We will start the process definitely in less than 12 months. Before that, we think by the end of this year we will be past $850 million (Rs 3,870 crore) in terms of investing from our infrastructure fund. We will announce a few more deals before the year ends.

As for the European crisis, it is a concern and I think it will force people to choose very carefully. I don’t think money will disappear, it will just become selective. Raising a fund, will be a task but it should be manageable. Besides, our track record will help us in raising the required fund.

3i also has a growth fund, but we have not seen much activity from that side.
No one has done much activity on that side. We have looked at a couple of deals but valuations are very high.

We have invested more in the infrastructure story, as it is in a rising market and it is easier to do a deal where revenue is far-out.

These are companies where public markets are a benchmark but not a real option. But for growth companies, public markets are a real option and people are pricing off the public market, and that is a bit of a problem.
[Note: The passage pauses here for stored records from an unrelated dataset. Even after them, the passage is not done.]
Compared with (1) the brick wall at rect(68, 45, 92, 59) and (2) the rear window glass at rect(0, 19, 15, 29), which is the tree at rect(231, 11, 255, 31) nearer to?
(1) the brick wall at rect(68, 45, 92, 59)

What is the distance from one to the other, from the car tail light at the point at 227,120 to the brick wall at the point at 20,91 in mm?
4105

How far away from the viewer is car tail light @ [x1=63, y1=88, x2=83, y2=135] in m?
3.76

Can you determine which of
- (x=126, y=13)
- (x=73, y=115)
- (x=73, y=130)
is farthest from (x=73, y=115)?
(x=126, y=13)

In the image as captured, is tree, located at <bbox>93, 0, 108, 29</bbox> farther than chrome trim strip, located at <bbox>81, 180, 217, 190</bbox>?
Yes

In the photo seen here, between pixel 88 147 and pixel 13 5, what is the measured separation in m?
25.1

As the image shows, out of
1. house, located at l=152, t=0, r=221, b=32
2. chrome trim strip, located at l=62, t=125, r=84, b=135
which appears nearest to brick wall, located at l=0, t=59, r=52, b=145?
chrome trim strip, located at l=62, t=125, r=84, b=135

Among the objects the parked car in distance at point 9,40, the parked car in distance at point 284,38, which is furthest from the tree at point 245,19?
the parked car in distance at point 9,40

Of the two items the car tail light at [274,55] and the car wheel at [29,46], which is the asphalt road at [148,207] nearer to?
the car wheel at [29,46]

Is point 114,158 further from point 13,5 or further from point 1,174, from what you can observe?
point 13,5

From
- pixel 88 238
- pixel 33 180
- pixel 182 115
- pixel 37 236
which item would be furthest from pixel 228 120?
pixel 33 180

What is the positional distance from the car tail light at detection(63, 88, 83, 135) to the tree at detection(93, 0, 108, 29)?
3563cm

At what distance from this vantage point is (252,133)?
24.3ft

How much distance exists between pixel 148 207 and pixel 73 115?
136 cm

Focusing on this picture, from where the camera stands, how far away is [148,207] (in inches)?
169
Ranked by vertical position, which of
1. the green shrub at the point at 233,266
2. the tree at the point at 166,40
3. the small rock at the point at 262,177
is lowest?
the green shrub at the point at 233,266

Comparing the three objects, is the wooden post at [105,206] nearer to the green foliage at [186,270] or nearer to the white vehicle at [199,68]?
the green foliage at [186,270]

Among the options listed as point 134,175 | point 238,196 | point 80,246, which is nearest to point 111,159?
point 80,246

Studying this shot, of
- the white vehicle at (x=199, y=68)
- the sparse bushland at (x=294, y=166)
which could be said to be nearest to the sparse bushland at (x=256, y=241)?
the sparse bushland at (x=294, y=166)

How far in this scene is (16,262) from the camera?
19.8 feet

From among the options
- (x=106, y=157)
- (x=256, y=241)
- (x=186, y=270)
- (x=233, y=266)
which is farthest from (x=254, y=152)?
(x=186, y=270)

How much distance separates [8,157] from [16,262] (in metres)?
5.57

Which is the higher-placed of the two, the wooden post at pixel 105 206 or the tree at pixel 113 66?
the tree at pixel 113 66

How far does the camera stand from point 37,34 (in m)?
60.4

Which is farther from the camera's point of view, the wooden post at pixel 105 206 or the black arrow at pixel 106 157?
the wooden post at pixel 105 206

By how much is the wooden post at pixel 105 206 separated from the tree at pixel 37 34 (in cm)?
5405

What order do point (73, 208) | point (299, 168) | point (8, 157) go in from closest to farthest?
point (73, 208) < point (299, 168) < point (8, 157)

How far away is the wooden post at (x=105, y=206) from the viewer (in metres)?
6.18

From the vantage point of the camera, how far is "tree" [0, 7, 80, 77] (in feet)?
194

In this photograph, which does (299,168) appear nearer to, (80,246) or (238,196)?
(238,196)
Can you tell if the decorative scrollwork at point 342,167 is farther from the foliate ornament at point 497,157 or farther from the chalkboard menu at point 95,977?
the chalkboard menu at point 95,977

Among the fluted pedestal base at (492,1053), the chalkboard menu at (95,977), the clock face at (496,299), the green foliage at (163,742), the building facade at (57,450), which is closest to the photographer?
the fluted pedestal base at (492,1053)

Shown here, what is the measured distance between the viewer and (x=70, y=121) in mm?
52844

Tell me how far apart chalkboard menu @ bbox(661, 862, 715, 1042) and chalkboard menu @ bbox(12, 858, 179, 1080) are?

Are valuations in the private equity market very high?
That’s because 50-60 people are running after the same deal at any point. We have to understand what happened in 2007-08.

There was a lot of money raised and that had a three-four-year investment period. That is going to finish and deals have not been done. Since deals have not happened, there is a risk that they could run out of time and are unable to use that capital.

So, people are desperately trying to do deals.